Punishment is almost completely absent for disciplinary violations, and in 81 percent of the hundreds of cases during the period examined in the report, police officers who committed such violations were only asked to write a report explaining their actions. In 17 percent of the cases, the police officers underwent a “warning interview,” and in only 1 percent of the cases did commanders take disciplinary action.

Gaziel has previously admitted the police avoid imposing punishment for disciplinary infractions, as part of its policy to favor education over punishment.
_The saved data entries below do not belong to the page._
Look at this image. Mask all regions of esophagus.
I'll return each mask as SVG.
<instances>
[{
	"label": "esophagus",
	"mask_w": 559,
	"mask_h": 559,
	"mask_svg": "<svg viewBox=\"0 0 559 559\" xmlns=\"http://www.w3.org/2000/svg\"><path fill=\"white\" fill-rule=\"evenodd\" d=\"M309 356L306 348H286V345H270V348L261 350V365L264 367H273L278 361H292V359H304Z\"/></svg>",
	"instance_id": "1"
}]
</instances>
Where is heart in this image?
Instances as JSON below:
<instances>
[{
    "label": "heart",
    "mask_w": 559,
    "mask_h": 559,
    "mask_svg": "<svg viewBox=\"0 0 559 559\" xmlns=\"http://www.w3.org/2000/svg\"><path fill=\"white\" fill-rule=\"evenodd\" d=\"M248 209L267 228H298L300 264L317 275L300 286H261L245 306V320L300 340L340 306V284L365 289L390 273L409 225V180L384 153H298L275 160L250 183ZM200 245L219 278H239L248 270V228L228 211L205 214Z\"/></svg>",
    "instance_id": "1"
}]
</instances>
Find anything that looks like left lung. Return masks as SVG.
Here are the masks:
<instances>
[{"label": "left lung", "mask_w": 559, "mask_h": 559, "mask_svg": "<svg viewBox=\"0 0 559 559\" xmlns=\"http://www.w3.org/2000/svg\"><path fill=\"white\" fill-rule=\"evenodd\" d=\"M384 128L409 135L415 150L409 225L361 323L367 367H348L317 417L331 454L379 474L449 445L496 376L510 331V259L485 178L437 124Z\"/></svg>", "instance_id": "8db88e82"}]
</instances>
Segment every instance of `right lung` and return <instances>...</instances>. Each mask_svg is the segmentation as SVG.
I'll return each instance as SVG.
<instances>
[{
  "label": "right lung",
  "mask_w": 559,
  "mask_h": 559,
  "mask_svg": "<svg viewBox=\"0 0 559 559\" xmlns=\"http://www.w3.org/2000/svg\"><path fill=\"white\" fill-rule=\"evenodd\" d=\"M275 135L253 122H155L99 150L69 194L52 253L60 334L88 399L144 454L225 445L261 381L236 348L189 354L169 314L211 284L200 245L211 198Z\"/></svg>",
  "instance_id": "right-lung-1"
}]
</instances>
A number of senior police officers have said that if disciplinary sanctions are not taken against officers, discipline in the organization will remain lax. A senior law enforcement official told Haaretz that the approach of Alsheich and Gaziel concerning disciplinary infractions – and even criminal violations – is “lenient and even permissive.” Only in very exceptional and extreme cases do the police take real action against officers who have transgressed, he added. In most cases, the officers are given support and their offenses are ignored, which in turn harms citizens’ trust in the police.

The police rejected the claims that they were lenient on disciplinary issues, saying the report does not relate to the ethical behavior of police officers. The data reported by Haaretz does not reflect the matters examined in the report and mix together unrelated issues, said the police's response.

“The report only dealt with the matter of policing and practices, attire, order and cleanliness; a matter handled by the disciplinary noncommissioned officers in the organization and it has no relation whatsoever to the personal discipline of the police officer in the area of ethics, a matter in which Police Commissioner Roni Alsheich has created a deep ethical revolution immediately upon taking up his post,” said the police.

No other organization has such high ethical standards as the police, and even though a small number of exceptional cases are dealt with on a disciplinary level, such cases are rare, said the police. As for the oversight unit, it is now conducting two sets of inspections.

The Public Security Ministry said it does not comment in the media on internal reports.